Admission: Stefan Quandt, pictured with his mother Johanna, has said his family - including father Herbert - was 'part of the Nazi system' |
He was also
'unscrupulous' in his take-overs of Jewish firms which were forcibly sold for a
pittance to loyal German industrialists such as himself.
'The family
patriarch was part of the Nazi regime', judged the historian in the 1,200 page
study.
'The Quandts
connected themselves inseparably with the crimes of the National Socialists.'
The Quandts
were pressured into commissioning the study after a 2007 TV documentary in
Germany entitled The Silence Of The Quandt Family.
Five days
later, as the press headlines about a fortune built on blood piled up, the
reclusive family announced its full backing for the research project.
At the time
it said: 'The accusations that have been raised against our family have moved
us.
'We
recognize that in our history as a German business family, the years 1933 to
1945 have not been sufficiently cleared up.'
BMW, of
which the Quandts became major shareholders 15 years after the war, was not
implicated in the documentary.
'We were
treated terribly and had to drink water from the toilets.

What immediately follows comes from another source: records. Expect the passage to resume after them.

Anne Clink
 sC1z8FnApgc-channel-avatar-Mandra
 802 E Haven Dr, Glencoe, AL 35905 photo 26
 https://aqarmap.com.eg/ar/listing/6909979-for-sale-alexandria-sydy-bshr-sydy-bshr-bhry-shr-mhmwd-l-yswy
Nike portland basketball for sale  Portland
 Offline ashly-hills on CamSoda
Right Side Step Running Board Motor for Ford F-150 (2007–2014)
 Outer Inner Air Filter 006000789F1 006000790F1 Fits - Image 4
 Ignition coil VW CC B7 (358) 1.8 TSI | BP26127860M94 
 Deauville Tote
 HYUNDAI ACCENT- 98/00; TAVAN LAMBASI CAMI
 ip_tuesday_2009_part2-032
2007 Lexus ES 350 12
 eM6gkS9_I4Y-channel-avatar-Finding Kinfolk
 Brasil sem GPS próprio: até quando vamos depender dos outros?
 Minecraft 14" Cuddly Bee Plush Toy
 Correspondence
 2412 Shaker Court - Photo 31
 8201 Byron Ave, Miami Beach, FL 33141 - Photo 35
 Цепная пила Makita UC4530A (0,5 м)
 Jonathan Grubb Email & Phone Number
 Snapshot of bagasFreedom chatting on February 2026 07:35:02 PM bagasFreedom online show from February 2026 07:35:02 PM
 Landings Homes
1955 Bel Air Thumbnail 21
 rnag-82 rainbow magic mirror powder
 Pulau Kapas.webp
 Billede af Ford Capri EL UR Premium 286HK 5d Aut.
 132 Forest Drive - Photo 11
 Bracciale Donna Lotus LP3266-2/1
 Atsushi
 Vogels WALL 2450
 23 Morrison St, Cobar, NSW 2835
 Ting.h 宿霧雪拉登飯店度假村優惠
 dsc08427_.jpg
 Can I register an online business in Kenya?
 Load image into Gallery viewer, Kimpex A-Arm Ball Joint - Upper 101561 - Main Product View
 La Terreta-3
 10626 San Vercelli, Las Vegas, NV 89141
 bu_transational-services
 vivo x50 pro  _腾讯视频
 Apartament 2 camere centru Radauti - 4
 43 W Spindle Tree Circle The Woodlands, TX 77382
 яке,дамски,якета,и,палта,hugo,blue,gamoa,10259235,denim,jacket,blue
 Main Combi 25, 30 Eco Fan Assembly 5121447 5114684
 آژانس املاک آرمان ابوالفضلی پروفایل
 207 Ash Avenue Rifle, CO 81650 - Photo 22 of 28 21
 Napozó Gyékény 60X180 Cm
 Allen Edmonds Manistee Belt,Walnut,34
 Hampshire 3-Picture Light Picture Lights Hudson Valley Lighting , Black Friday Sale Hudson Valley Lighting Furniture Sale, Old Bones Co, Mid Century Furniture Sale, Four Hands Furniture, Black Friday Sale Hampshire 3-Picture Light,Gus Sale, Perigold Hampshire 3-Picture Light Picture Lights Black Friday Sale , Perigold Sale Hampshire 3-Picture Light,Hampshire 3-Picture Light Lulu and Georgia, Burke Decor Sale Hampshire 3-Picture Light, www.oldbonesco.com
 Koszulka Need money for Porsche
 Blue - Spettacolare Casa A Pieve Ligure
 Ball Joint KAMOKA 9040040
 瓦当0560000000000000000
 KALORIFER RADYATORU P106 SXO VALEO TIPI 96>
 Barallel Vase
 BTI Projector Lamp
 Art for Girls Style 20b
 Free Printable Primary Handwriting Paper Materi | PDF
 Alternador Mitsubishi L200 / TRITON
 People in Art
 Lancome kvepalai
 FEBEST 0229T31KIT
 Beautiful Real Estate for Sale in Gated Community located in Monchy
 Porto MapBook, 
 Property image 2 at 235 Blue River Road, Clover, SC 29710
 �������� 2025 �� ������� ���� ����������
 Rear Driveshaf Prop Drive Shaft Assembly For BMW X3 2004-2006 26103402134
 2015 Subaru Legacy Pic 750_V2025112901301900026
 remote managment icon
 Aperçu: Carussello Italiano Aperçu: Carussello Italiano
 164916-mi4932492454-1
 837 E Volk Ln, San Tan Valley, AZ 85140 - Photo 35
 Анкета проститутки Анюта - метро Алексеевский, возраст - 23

We were also
whipped,' said Takis Mylopoulos, a forced labourer who worked in Quandt's
Hannover plant.
In 1946
Guenther Quandt was arrested and interned. To the surprise of many, he was
judged to be a 'Mitlaufer', or fellow traveller - namely someone who accepted the Nazi ideology
but did not take an active part in crimes.
He was
released in January 1948.
Business interests: The BMW factory in Cowley, Oxfordshire. The Quandt family still owns the majority of shares in luxury car manufacturer BMW |
One of the
prosecutors in the Nuremberg trials, Benjamin Ferencz, now says that if today's
evidence against him had been presented to the court at the time,'Quandt would
have been charged with the same offences as the directors of IG Farben' - the
makers of the gas used to murder the Jews at Auschwitz.
Quandt was
able to re-install himself in the supervisory boards of various German firms
such as Deutsche Bank. He also became an honorary citizen of the University in
Frankfurt in 1951.
He died on
holiday in Cairo on December 30, 1954.